A classic example of pervasive BA, which we may experience in the near future, is the computer HAL 9000 in Stanley Kubrick's film 2001: A Space Odyssey. The intelligent computer sees everything, monitors everything, analyzes everything, controls everything on board the expedition, and is omnipresent. The astronauts are being given lead and lag information about potential problems, and are advised on big as well as small things.

One of the future challenges of analytics is also to align all the information wheels of the organization. Today, BA is typically deployed only on a per‐process level. This means that pricing analytics run independently of loyalty analytics and logistical analytics. In the future, business will have to become better at connecting the individual analytical disciplines. A concrete example could be that if a customer has low loyalty based on some negative customer experiences, the logistical system will prioritize the speed of the future deliveries to this customer and the customers network, while at the same time providing the customer with some good offers.

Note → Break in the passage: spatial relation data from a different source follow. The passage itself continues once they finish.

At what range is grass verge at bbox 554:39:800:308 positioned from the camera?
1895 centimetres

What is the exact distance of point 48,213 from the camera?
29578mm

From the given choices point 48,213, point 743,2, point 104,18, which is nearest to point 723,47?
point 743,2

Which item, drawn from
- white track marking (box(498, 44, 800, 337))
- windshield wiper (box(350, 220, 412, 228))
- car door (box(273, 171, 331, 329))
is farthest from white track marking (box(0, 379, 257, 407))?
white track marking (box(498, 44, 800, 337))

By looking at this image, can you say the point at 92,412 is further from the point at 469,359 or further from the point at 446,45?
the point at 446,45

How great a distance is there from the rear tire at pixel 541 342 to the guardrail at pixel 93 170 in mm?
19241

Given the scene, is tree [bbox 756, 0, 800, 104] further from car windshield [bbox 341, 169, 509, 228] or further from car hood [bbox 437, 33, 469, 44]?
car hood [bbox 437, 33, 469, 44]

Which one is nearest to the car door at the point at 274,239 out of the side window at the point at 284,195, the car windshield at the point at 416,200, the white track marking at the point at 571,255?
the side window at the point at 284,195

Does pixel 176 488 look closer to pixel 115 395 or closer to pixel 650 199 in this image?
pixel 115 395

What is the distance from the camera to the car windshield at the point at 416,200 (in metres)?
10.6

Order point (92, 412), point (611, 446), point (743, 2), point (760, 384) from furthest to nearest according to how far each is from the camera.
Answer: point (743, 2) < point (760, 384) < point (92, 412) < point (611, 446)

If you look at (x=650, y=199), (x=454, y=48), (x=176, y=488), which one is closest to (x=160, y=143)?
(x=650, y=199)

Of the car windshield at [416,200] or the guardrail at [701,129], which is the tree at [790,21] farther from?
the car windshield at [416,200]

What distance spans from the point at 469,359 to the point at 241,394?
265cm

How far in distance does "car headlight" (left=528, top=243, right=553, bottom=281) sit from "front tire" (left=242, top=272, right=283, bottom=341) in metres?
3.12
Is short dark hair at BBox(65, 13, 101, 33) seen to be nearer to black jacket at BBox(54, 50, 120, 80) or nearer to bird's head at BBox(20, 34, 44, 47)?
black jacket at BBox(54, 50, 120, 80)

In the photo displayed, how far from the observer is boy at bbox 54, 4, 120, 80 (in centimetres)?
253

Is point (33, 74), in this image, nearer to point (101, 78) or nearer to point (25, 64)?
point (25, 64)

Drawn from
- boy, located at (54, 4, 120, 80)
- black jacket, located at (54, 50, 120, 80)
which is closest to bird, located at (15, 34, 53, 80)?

Even more to the point, BA will be important for large companies looking for scale advantages in asset‐heavy industries like, for example, containerized shipping, where millions of containers must be at the right location at the right time, and hundreds of ships must sail with the right speed in the correctly designed network. Additionally the containers must be packed correctly on the ships so they can, as quickly as possible, be landed at the correct ports while the ship constantly remains in balance. At the same time, the right prices must be offered per ship departure and destination for all types of containers and commodities the customers wish to ship. Next to this, we have customer service processes performing booking and documentation, which must be done before the containers can even be sent. On top of it all, a shipping company has to constantly make accommodations for disturbances caused by storms, strikes, piracy, engine and system failures, constant price changes, and late deliveries from customers and partners in a industry with a profit margin of only a few percent! Particularly in these cases, the ability to holistically optimize the entire business model could bring unique competitive advantages. But today, we are still struggling with being able to optimize on a per‐process level.

Speech analytics is also an area to watch in the near future. Today, however, even though voice commands are possible, we still typically prefer to control our phones and television via graphical user interfaces and remote controls. But robots are already taking over larger and larger parts of the customer service functions as analytics becomes better and better at making meaning out of written and spoken sentences and coming up with relevant replies. It is, for example, interesting to note that people in an experiment who chat with people and with robots have difficulty in deciding which conversation was with a person and which with a robot, if the robots throw in some jokes.

The way to train these robots is by giving them a large set of possible responses and training them in understanding when these responses should be provided—which is also how the Watson computer that won in Jeopardy was developed. Soon, however we will also, as private persons, be able to train our own alter egos to take over routine tasks like responding to simple requests or ordering food in the supermarket. One could imagine that every evening, instead of, for example, writing in our diaries, we will respond to questions prompted by our digital alter egos so they also can better act on our behalf when it comes to phone calls and more complex investment decisions.

Over time, we can perhaps even expect our digital alter egos to adapt to how we respond during various emotional states and learn our ways of being creative and approaching dialogue. This method of training digital alter egos could already be applied today at home, treating people with memory loss conditions such as Alzheimer's Disease; it might be able help these people cling to who they are.

Finally, try to imagine how our great‐grandchildren, one hundred years from now, will be able to have a dialogue with our digital alter egos based on all the digital traces we are currently leaving on social media. So at least for our digital alter egos, heaven will be a cloud solution on earth.